- Directed by: Khalid Fahad
- Produced by: Faisal Baltyuor
- Starring: Shaima Al Tayeb; Wafa Muhamad; Hamss Bandar;
- Distributed by: Netflix
- Release date: January 2024;
- Country: Saudi Arabia
- Language: Arabic

= From the Ashes (2024 film) =

2024 Saudi Arabian film

From the Ashes is a 2024 Saudi Arabian thriller film directed by Khalid Fahad and produced by Faisal Baltyuor, a former head of the Saudi Film Council. Released on Netflix in January 2024, it follows pupils and staff at a rural girls' school after a fatal fire, and turns into a murder mystery when a student is found dead.

The film reached the Netflix non-English top ten in 37 countries and was described by The National as Saudi Arabia's biggest global hit to that point. A sequel, From the Ashes: The Pit, was released in January 2026.

== Plot ==
The film opens at a rural Saudi high school, where teenage girls face judgement and pressure from teachers and parents. A fire breaks out within the first half-hour. When one pupil is found dead in a closet, the story becomes an investigation into who locked her in as the fire spread.

== Production ==
Fahad has said the film was inspired by a 2002 fire at a girls' school in Makkah in which 15 pupils died, though the writers built an original story rather than retelling the event. He described the film as being less about the fire than about "the relationship between the schoolgirls and the teachers and the parents", and said it deals with bullying, parental pressure and the consequences of schools labelling pupils as good or bad.

Experienced actresses were cast as the teachers, while the production held five to six days of auditions to find newcomers for the pupils. Fahad drew on his experience directing young performers on his first feature, Valley Road. He said of the wider industry that it was "a great time to be a Saudi filmmaker", because "everything is open, everything is new".

== Release and reception ==
From the Ashes was released on Netflix in January 2024. Within three weeks it had entered the service's weekly non-English top ten films in 37 countries across five continents, including Mexico and much of Central and South America, as well as Jamaica, Luxembourg, Spain, Egypt, Nigeria, and Trinidad and Tobago. By 4 February 2024 it had recorded 7.6 million views and 11.6 million hours viewed.

Fahad attributed the response to international interest in Saudi society, saying that "people around the world want to see Saudi culture" and that "these stories come from our hidden culture".

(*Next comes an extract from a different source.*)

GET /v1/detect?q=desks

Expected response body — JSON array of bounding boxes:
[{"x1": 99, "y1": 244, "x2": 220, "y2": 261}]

Reviewing the film for The National, the critic gave it three stars out of five, describing it as working at once as "a murder mystery, a high school melodrama, a thriller and at times a teen comedy", and singling out Shaima Al Tayeb's performance as the school principal while noting Wafa Muhamad and Hamss Bandar as emerging talents.

== Sequel ==
A follow-up, From the Ashes: The Pit, directed by Abdullah Bamajbour, was released on Netflix on 22 January 2026. It follows three former friends trapped in a pit after a schoolyard collapse, and stars Moudi Abdullah, Aseel Morya, Aseel Seraj and Wafa Al Wafi.